An unassuming chip, labeled VTI 73192 E4002, lurks within the Atari compatibility products of the 1980s that made Coleco and other video game consoles compatible with the Atari 2600. Here’s what that chip does and why it was important.
What the VTI 73192 E4002 does
Other consoles of the day were built from off the shelf parts. The Atari 2600 was mostly off the shelf parts. It had a 6507 CPU and a 6532 RIOT chip providing memory and I/O. Both are standard off the shelf parts that several companies could supply in the 1980s. Nothing about those two chips was exclusive to Atari.
The only chip that was a problem for anyone wanting to clone Atari was the TIA. The Television Interface Adapter. Atari’s part numbers for the chip were CO10444 and CO11903.
The TIA was Jay Miner’s audio/video chip, and it’s the heart and soul of the Atari 2600. Anything wanting to be compatible with the Atari 2600 needed that chip, or a perfect copy, to function properly. Otherwise it would glitch or crash on all but the simplest games.

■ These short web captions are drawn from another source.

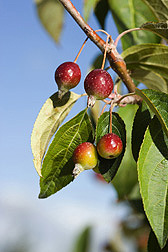 The wild apple (Malus sikkimensis) is native to temperate and tropical Asia: Click here for photo caption.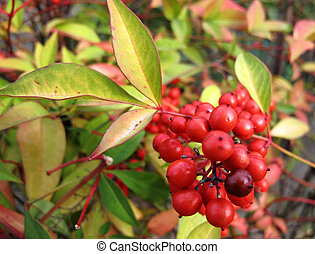 Plant with red fruits - a plant filled with red fruits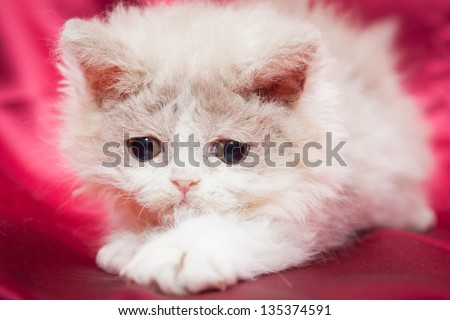 Fluffy little kitten with big sad eyes playing on a bright red background. Breed of cat is a Selkirk Rex. It has curly hair.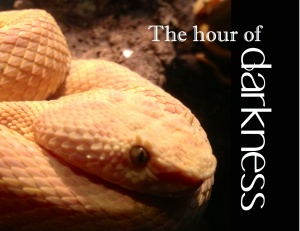 The hour of darkness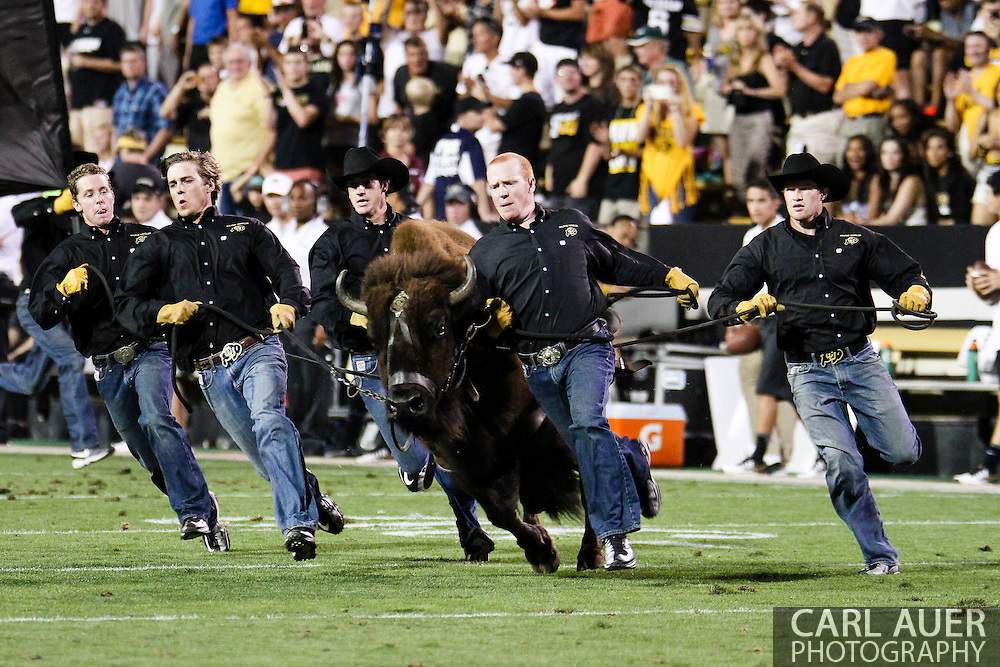 September 7th, 2013 - Ralphie the Buffalo takes to the field prior to the start of second half action in the NCAA football game between the University of Central Arkansas Bears and the University of Colorado Buffaloes at Folsom Field in Boulder, CO, CO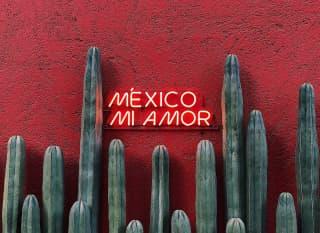 MX.Reisekosten Header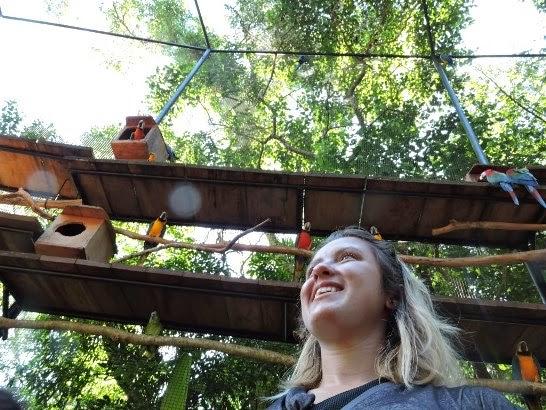 Vlog - Parque das Aves- Cataratas - Paraguai e Argentina
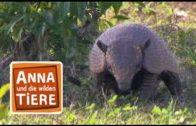 Willkommen in der Gürteltierwelt    Reportage für Kinder   Anna und die wilden Tiere
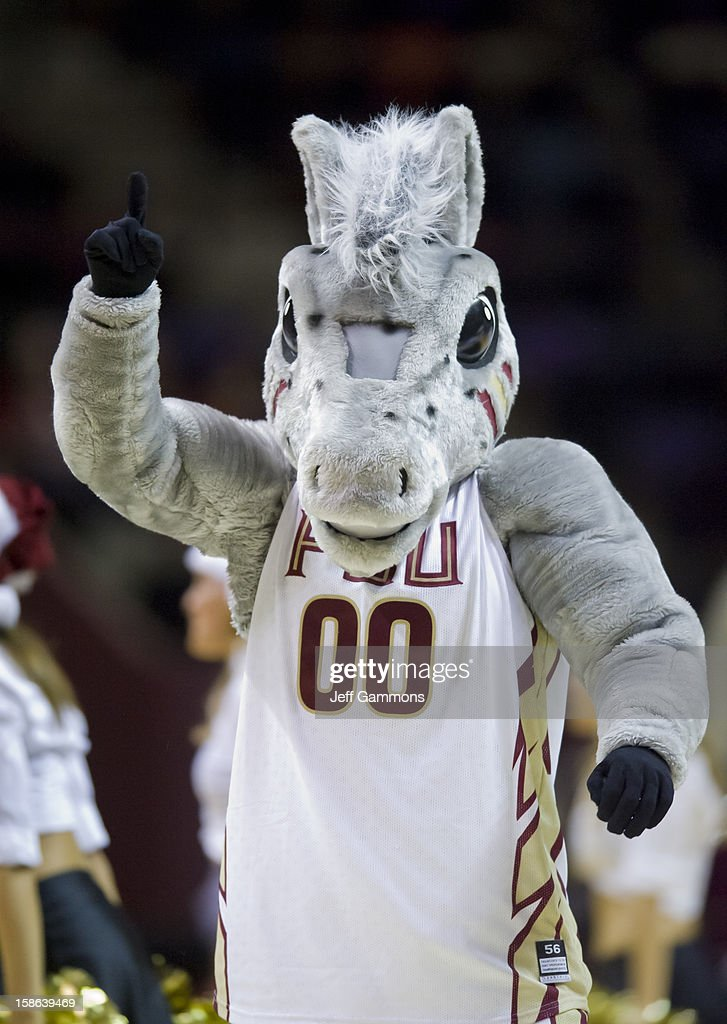 Florida State mascot Cimarron #00 displays his school pride during the game at the Donald L. Tucker Center on December 17, 2012 in Tallahassee, Florida. Florida State won 63-48.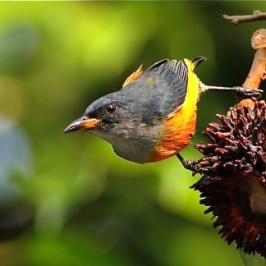 Orange-bellied Flowerpecker and pulasan
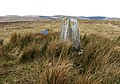 The trig point on Collin Hags - geograph.org.uk - 742145.jpg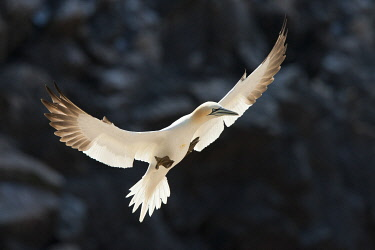 IRL1165AW Northern Gannet (Morus bassanus), Great Saltee Island, Republic of Ireland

The TIA was Atari property. It dated to 1977, so its patents wouldn’t expire until 1994.
Some people have speculated that so many companies made the TIA for Atari that it was a de facto off the shelf part. That is incorrect. It was still Atari’s design, so anyone seeking to sell it to someone other than Atari needed Atari’s permission.
Coleco sourced a clone from another company, VTI, later known as VLSI Technology Inc.
How VTI got around Atari’s patents
It’s unclear whether Coleco or VTI did the actual design work, but VTI also sold the same chip to Mattel for their 2600 compatibility module for the Intellivision console. The TIA clone accounted for 69% of VTI’s revenue in 1982, according to the trade publication Electronic Business Today.
This chip was the basis of the Coleco Gemini game console, the Coleco Expansion Module #1 for the Coleco Vision that added 2600 compatibility, and Mattel System Changer. No doubt Cardco would have used it in the Cardapter 1 compatibility module for the Commodore VIC-20 as well.
By the accounts I can find, VTI’s clone was more of an outright copy. The design basically sliced Atari’s design into four pieces and moved them around. It wasn’t a true clean-room reimplementation, the way Compaq cloned IBM’s PC. As such, it presented considerable risk of legal problems. If a lawyer could convince a judge that slicing a chip into four quadrants and moving the quadrants around and calling it your own was the same as simply rearranging the chapters of a book and calling it your own, the game was over.
So the short answer is VTI didn’t do much to get around the patents. They just copied and obfuscated Atari’s design.
The result was better than 99% compatible with the original. A very small number of titles from late in the 2600’s lifespan had issues with the compatibility modules, mostly Tigervision titles. Usually it was a problem with the cartridge not fitting, but a small number reportedly don’t work even after an adapter resolves the fit and finish problem. Likely this is due to timing issues from rerouting connections on the chip die after slicing and rearranging the quadrants.
Atari sued Coleco for $350 million in December 1982, saying Coleco infringed on two of its patents. Coleco counter-sued for $500 million, claiming antitrust violations.
The two parties settled out of court in March 1983, with Coleco agreeing to pay Atari a licensing fee on the two patents. Atari decided it would be more profitable, or at least less risky, to let Coleco sell the Gemini and the expansion module and collect royalty payments. Coleco was on shaky legal ground, but Atari didn’t need antitrust issues.
What about Mattel?
Atari never sued Mattel. Mattel held that its Intellivision System Changer, the Atari 2600 compatibility module for the Intellivision console, used off the shelf parts. They obscured the design by soldering wafers directly to the board and covering them with epoxy blobs.
This made it harder for Atari to prove where Mattel was getting parts. Atari probably decided going after Mattel would cost more than they could get, given the declining sales of the 2600 console by mid 1983.
Atari could have subpoenaed VTI, but by then, Atari was using VTI to reimplement the TIA in a successor chip. Taking legal action against a business partner would have put the 7800 console in jeopardy.
Modern Atari 2600 clones are less of a problem, since the patents expired in 1994. They may use software emulation, or they may reimplement all three chips as a system on a chip design.